17/07/2025
Really looking forward to this :)
I will be speaking on Thursday 20th November. Day ticket holders to the symposium will be able to join the pre-symposium (online community meeting and live-streamed keynote speech) online, so if you are planning to go for just the Friday or Saturday you can still catch me online on the Thursday. (And if you’re coming in person on any of the days it’ll be lovely to see you!)
Sonny Hallett will be delivering their keynote speech as part of the 2025 PCE Europe symposium on Thursday 20 November (pre-symposium event). The title and abstract of their keynote speech is below.
For more information about Sonny and the other Keynote Speakers, visit https://www.strath.ac.uk/humanities/psychologicalscienceshealth/counsellingunit/cpd/pceeuropesymposiumglasgow2025/keynotespeakers/
TITLE: Be Yourself. No, Not Like That - Normativity in therapy training and its impact on all of us
ABSTRACT: The person-centred approach is grounded in the idea that we thrive through realness, congruence, and trusting of an individual’s experience. Therapy training, however, can often feel intensely un-trusting, implicitly demanding incongruence - something which particularly impacts trainees from minoritised backgrounds. When trainees can’t find ways to be themselves and also meet the assessment criteria, they risk difficulty, dropping out, even finding the training process traumatic. This isn’t just a ‘diversity and inclusion’ problem— it’s harmful to the profession as a whole, with impacts on all trainees, therapists, and clients, as we carry these pressures on into our practices and ways of being as person-centred therapists, and pass them on to our colleagues and clients.

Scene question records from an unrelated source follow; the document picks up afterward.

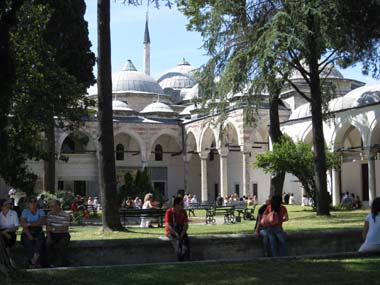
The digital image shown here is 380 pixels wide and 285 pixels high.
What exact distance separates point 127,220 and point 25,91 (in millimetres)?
5843

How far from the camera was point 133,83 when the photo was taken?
152 ft

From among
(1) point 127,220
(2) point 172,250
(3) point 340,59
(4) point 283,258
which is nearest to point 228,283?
(4) point 283,258

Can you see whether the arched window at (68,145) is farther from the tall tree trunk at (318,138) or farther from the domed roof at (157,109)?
the tall tree trunk at (318,138)

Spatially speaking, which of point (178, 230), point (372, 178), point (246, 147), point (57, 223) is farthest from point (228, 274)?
point (246, 147)

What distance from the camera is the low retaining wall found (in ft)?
27.7

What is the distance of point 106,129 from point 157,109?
2980cm

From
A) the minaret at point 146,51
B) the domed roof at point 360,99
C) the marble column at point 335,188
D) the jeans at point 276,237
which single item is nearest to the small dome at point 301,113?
the domed roof at point 360,99

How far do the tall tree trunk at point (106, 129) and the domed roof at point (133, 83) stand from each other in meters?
32.6

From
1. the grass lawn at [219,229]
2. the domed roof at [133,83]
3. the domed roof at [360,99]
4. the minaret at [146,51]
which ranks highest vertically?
the minaret at [146,51]

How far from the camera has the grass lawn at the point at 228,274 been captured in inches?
258

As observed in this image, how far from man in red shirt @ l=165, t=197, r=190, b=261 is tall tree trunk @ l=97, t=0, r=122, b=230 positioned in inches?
176

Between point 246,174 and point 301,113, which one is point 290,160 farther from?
point 246,174

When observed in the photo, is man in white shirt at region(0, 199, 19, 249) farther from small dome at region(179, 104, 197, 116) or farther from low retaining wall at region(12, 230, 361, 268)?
small dome at region(179, 104, 197, 116)

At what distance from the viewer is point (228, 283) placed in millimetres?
6473
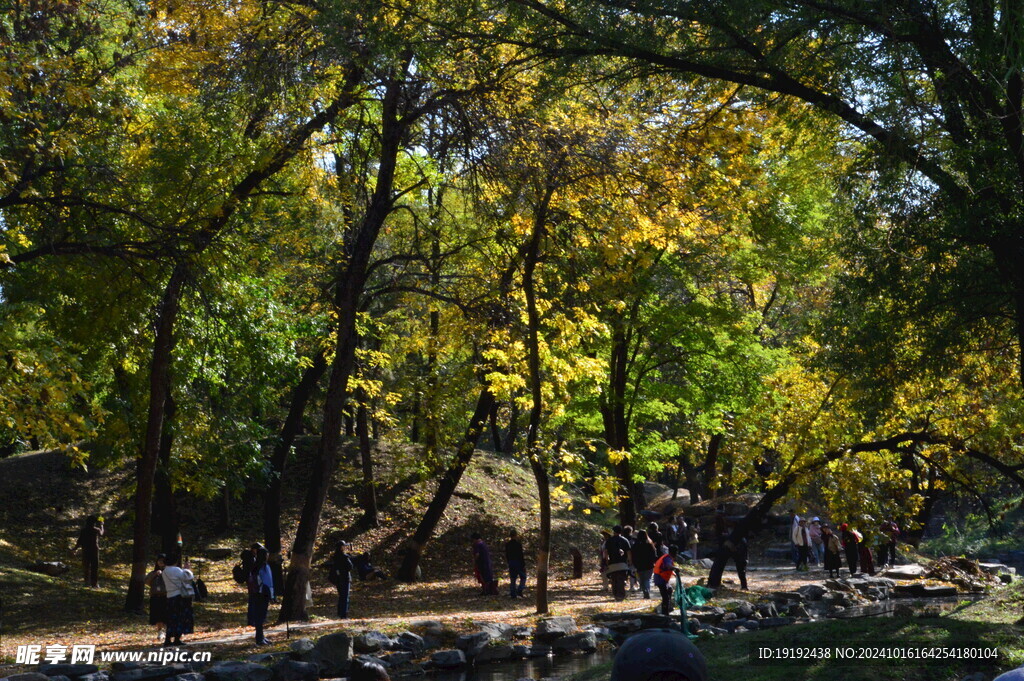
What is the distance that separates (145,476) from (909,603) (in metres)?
16.3

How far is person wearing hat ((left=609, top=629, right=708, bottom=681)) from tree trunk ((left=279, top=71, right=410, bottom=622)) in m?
14.1

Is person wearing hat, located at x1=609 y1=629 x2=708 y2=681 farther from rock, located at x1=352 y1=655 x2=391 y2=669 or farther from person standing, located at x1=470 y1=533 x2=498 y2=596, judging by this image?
person standing, located at x1=470 y1=533 x2=498 y2=596

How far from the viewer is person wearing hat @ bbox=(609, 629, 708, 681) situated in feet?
10.4

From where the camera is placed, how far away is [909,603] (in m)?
21.0

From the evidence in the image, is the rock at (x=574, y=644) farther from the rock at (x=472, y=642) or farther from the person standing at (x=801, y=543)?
the person standing at (x=801, y=543)

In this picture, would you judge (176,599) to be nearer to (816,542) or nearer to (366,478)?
(366,478)

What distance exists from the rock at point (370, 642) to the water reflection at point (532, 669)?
1104 millimetres

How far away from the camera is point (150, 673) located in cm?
1323

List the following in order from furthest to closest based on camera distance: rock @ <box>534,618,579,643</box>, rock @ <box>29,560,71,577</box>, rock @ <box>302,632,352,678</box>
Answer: rock @ <box>29,560,71,577</box> → rock @ <box>534,618,579,643</box> → rock @ <box>302,632,352,678</box>

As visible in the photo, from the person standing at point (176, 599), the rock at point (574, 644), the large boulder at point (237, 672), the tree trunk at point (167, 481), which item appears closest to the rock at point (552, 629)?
the rock at point (574, 644)

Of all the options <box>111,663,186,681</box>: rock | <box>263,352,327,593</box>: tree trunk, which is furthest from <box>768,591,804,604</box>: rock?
<box>263,352,327,593</box>: tree trunk

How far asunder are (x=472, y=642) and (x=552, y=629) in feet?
4.97

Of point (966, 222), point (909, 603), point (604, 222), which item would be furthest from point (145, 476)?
point (909, 603)

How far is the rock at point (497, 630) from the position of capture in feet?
52.6
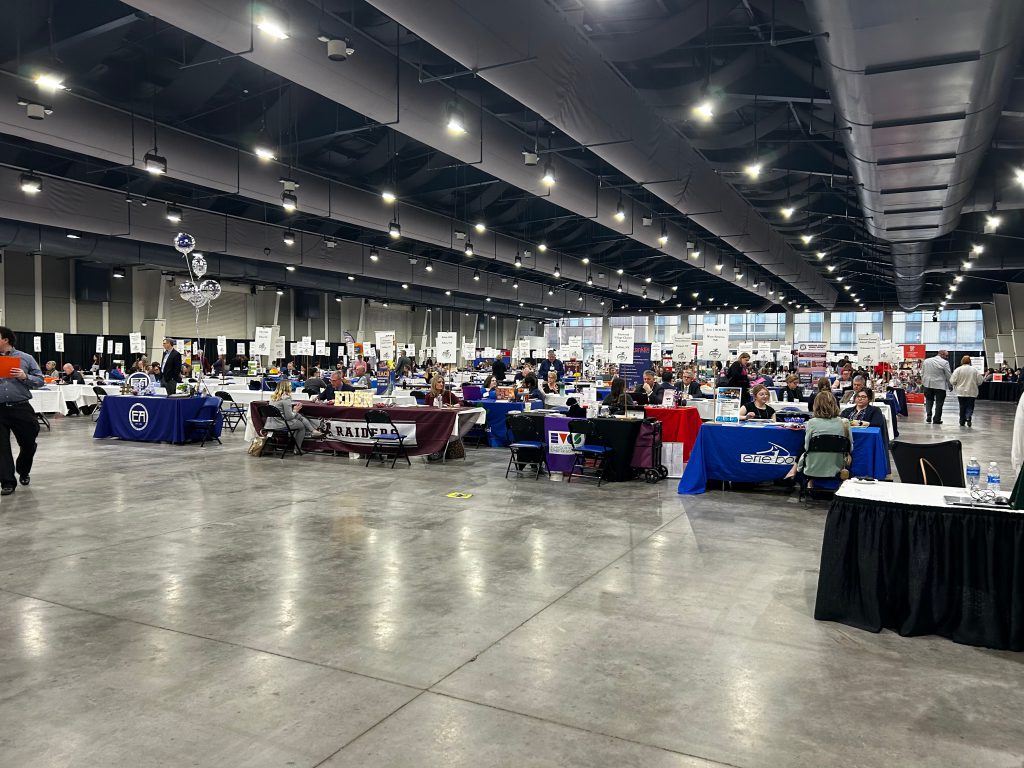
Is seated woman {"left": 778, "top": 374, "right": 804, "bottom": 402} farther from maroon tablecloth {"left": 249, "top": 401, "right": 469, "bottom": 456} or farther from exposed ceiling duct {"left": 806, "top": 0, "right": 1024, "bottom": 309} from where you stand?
maroon tablecloth {"left": 249, "top": 401, "right": 469, "bottom": 456}

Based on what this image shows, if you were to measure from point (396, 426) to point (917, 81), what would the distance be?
22.4 feet

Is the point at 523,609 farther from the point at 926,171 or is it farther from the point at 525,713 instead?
the point at 926,171

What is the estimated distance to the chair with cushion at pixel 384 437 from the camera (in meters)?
9.15

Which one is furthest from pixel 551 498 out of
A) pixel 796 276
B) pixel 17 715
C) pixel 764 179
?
pixel 796 276

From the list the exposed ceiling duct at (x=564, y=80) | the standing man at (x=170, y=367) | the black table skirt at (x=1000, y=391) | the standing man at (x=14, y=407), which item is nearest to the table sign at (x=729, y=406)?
the exposed ceiling duct at (x=564, y=80)

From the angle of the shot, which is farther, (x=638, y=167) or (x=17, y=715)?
(x=638, y=167)

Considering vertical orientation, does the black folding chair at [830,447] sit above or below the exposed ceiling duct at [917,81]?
below

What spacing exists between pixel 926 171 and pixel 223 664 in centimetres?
902

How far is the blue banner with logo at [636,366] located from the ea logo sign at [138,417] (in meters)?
7.86

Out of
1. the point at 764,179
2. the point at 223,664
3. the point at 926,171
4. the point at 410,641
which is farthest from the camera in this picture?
the point at 764,179

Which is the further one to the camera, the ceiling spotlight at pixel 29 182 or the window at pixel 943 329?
the window at pixel 943 329

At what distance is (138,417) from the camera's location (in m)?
11.6

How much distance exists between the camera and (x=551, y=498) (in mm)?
7184

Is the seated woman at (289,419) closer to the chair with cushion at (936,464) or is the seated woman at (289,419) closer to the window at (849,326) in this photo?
the chair with cushion at (936,464)
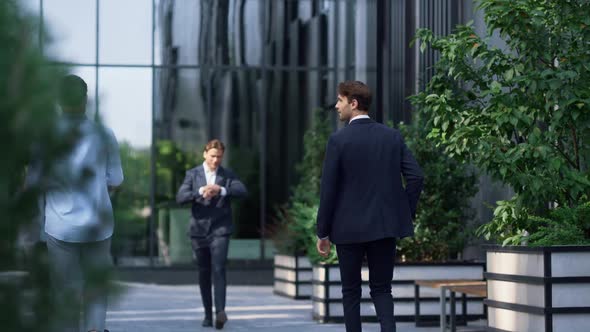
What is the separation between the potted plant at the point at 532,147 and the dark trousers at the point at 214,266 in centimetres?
298

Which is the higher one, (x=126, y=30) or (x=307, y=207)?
(x=126, y=30)

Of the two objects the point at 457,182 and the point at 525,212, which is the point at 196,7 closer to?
the point at 457,182

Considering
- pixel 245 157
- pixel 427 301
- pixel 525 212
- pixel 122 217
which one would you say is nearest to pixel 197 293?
pixel 245 157

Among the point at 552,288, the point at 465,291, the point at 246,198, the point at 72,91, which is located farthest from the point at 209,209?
the point at 246,198

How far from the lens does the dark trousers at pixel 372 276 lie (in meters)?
6.82

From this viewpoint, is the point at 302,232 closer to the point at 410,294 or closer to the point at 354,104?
the point at 410,294

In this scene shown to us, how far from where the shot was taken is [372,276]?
686cm

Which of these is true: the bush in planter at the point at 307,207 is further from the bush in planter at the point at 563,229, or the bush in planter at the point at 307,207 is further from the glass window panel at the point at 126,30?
the bush in planter at the point at 563,229

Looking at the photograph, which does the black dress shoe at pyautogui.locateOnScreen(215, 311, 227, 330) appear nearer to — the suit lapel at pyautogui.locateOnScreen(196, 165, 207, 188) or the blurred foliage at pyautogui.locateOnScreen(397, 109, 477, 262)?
the suit lapel at pyautogui.locateOnScreen(196, 165, 207, 188)

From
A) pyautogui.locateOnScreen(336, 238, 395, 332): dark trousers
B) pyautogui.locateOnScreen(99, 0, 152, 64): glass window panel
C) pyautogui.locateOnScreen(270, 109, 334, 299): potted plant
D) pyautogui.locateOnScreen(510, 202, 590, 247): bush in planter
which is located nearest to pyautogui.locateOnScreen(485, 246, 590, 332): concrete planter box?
pyautogui.locateOnScreen(510, 202, 590, 247): bush in planter

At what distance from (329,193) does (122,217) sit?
4846 millimetres

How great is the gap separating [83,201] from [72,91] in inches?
11.0

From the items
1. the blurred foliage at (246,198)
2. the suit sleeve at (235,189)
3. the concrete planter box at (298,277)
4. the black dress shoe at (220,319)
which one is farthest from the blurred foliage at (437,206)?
the blurred foliage at (246,198)

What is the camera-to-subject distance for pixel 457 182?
39.3 ft
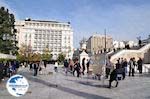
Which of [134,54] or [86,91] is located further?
[134,54]

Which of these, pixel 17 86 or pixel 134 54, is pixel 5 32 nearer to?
pixel 134 54

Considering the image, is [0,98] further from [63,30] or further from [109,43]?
[63,30]

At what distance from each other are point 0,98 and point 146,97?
608cm

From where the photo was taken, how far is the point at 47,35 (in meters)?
197

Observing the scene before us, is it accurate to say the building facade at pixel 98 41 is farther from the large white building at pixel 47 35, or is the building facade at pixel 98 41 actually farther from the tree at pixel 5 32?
the tree at pixel 5 32

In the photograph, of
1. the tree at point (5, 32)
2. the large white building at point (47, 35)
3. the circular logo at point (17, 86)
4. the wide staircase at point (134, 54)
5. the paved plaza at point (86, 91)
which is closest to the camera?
the circular logo at point (17, 86)

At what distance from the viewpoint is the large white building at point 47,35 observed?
7451 inches

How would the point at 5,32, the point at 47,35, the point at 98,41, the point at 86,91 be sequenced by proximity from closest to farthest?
the point at 86,91 → the point at 5,32 → the point at 98,41 → the point at 47,35

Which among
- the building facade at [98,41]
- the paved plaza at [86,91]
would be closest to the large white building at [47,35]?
the building facade at [98,41]

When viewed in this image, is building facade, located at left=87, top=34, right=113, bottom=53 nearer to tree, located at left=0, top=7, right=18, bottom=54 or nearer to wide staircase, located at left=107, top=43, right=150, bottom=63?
tree, located at left=0, top=7, right=18, bottom=54

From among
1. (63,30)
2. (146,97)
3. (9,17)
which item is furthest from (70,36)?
(146,97)

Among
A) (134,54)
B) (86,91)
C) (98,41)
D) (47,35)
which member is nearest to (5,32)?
(134,54)

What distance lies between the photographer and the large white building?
18925 centimetres

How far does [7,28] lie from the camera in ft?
213
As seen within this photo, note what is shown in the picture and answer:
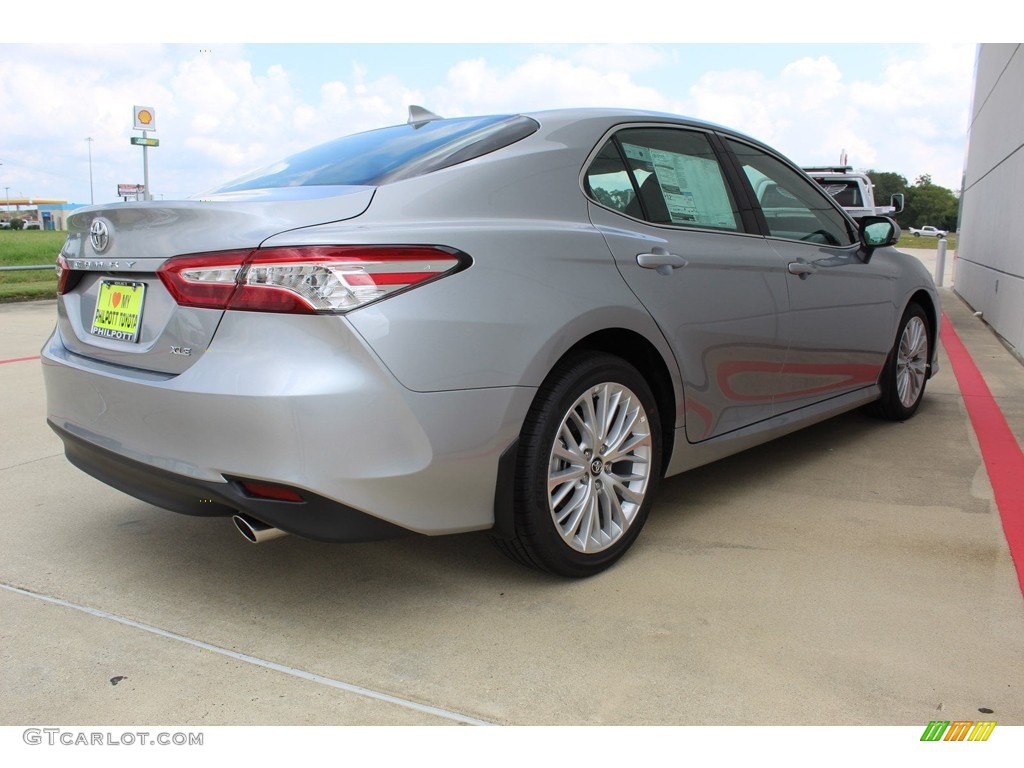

This keynote will explore how the conditions in training shape the therapists we become, and by extension, the spaces we make for our clients and communities. I argue that diversity isn’t the problem. Instead, the discomfort that institutions and trainee cohorts feel around difference is a symptom of how deeply ingrained normative expectations can be. The resistance to diversity, equity, and inclusion, shown so starkly in the news every day, I think comes from an anxiety about the loss of dominance of normative ‘standards’ for how to be: uncertainty about the many ways of being a person - and indeed a therapist. Real person-centred practice requires courage: a willingness to be present with uncertainty and fear, and to embrace difference. Without active challenge, our trainings will inevitably reflect the same normative pressures present in wider society, and our therapy practices will unwittingly reinforce it. Training, therapy, and communities of practice become difficult and constraining places for growth, when they could be so growth-promoting and expansive.
As a neurodivergent, trans, mixed-race therapist and supervisor, I draw on my own experiences—as a trainee who navigated these difficult waters, and now as someone who helps others through them. If we are serious about person-centred practice, we have to ensure that our trainings and communities are spaces where every student and colleague can develop their own idiosyncratic, congruent ways of working. If we want diverse cohorts and communities of practice, we need to be able to imagine more diverse ways of being a therapist, and to welcome that into our trainings and practice.